Bridging the Gap Between Transportation and Stationary Power: Hydrogen Energy Stations and their Implications for the Transportation Sector
In the past two years, the Federal and California State governments have announced initiatives to invest in the development of hydrogen fueling infrastructure for hydrogen vehicles. Industry and government are now working together to determine cost-effective strategies for accomplishing this task. Key concerns are 1) high hydrogen cost, 2) equipment under-utilization while vehicle demand is low, and 3) high fuel cell costs when production volumes are low. A new infrastructure option is emerging (in the RD&D phase) that addresses these concerns by combining stationary power production with vehicle fueling. This new option of "energy stations" (E-Stations) could have significant implications for traditional fueling paradigms since these stations link vehicle-fueling facilities to stationary power production sites.

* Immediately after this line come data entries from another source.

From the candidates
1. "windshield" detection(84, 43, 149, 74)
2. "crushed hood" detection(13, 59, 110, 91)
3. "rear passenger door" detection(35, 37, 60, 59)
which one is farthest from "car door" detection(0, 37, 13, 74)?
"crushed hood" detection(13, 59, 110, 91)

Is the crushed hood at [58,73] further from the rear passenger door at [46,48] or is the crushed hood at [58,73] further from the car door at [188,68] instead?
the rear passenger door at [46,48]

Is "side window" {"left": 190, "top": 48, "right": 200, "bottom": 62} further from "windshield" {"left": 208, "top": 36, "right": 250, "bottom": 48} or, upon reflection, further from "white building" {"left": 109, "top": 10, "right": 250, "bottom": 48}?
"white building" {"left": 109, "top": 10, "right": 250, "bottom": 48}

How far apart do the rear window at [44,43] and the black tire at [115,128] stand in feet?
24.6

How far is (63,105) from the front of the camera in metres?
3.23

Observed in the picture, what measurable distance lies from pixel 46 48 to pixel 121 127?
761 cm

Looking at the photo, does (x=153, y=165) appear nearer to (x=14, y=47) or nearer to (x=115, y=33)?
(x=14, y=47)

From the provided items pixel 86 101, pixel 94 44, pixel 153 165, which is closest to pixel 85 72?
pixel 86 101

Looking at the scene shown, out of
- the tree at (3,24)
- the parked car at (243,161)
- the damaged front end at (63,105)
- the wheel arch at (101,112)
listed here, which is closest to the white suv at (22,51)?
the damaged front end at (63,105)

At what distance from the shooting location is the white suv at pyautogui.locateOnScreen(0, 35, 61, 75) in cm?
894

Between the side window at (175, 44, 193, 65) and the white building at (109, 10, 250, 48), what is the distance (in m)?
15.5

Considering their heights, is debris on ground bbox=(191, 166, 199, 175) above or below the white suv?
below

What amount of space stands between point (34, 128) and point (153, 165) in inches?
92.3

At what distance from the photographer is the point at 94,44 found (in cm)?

This paper explores the potential use of E-Stations for hydrogen infrastructure development and potential implications for the transportation sector. It characterizes the range of E-Station design configurations and identifies promising applications for each configuration. The applications are matched with E-Station attributes to assess the market potential of the stations. Estimated hydrogen costs for these stations are presented and compared to fueling-only hydrogen stations. The paper explores the implications that this new fueling paradigm may have on key stakeholders in the transportation sector. It concludes by identifying issues and areas of uncertainty critical to E-Station success. Though further analysis is needed to assess the economics of various station designs and settings, we find that the emerging trend in small-scale distributed power generation may increase hydrogen's probability of success as a transportation fuel.